◆ Task statement: Rewrite the rows below as a numbered list, with each nonblank line as its own item and every blank line omitted.

◆ Data excerpts:
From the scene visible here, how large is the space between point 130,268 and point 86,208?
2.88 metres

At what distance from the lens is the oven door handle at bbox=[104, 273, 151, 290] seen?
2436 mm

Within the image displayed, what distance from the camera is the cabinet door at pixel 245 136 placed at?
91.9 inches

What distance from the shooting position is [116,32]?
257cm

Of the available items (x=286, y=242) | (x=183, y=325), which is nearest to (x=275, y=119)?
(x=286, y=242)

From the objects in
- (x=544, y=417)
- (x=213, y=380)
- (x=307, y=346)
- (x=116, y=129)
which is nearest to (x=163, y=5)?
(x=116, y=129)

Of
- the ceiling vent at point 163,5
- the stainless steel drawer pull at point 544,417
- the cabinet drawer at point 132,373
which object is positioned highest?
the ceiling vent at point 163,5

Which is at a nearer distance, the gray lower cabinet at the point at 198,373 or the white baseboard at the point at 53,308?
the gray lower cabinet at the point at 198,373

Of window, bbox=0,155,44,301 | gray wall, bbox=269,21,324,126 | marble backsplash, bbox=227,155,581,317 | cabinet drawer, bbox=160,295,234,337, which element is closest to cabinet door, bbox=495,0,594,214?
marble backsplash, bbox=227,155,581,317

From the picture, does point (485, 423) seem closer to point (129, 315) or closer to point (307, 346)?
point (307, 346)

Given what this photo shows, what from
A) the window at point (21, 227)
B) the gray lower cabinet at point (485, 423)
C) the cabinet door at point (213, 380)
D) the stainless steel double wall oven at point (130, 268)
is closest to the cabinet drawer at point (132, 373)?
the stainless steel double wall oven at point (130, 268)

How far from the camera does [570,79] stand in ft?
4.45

◆ Final result:
1. From the scene visible here, how large is the space between point 130,268 and point 86,208?
2. 2.88 metres
3. At what distance from the lens is the oven door handle at bbox=[104, 273, 151, 290] seen?
4. 2436 mm
5. Within the image displayed, what distance from the camera is the cabinet door at pixel 245 136 placed at?
6. 91.9 inches
7. What distance from the shooting position is [116,32]?
8. 257cm
9. Of the available items (x=286, y=242) | (x=183, y=325), which is nearest to (x=275, y=119)?
10. (x=286, y=242)
11. From the objects in
12. - (x=544, y=417)
13. - (x=213, y=380)
14. - (x=307, y=346)
15. - (x=116, y=129)
16. which is nearest to (x=163, y=5)?
17. (x=116, y=129)
18. Of
19. - the ceiling vent at point 163,5
20. - the stainless steel drawer pull at point 544,417
21. - the cabinet drawer at point 132,373
22. which object is positioned highest?
23. the ceiling vent at point 163,5
24. Which is at a nearer distance, the gray lower cabinet at the point at 198,373 or the white baseboard at the point at 53,308?
25. the gray lower cabinet at the point at 198,373
26. Of window, bbox=0,155,44,301 | gray wall, bbox=269,21,324,126 | marble backsplash, bbox=227,155,581,317 | cabinet drawer, bbox=160,295,234,337, which element is closest to cabinet door, bbox=495,0,594,214?
27. marble backsplash, bbox=227,155,581,317
28. From the picture, does point (485, 423) seem closer to point (129, 315) or closer to point (307, 346)?
29. point (307, 346)
30. Given what this photo shows, what from
31. A) the window at point (21, 227)
32. B) the gray lower cabinet at point (485, 423)
33. C) the cabinet door at point (213, 380)
34. D) the stainless steel double wall oven at point (130, 268)
35. is closest to the cabinet drawer at point (132, 373)?
36. the stainless steel double wall oven at point (130, 268)
37. How far from the camera does [570,79] stand in ft?
38. 4.45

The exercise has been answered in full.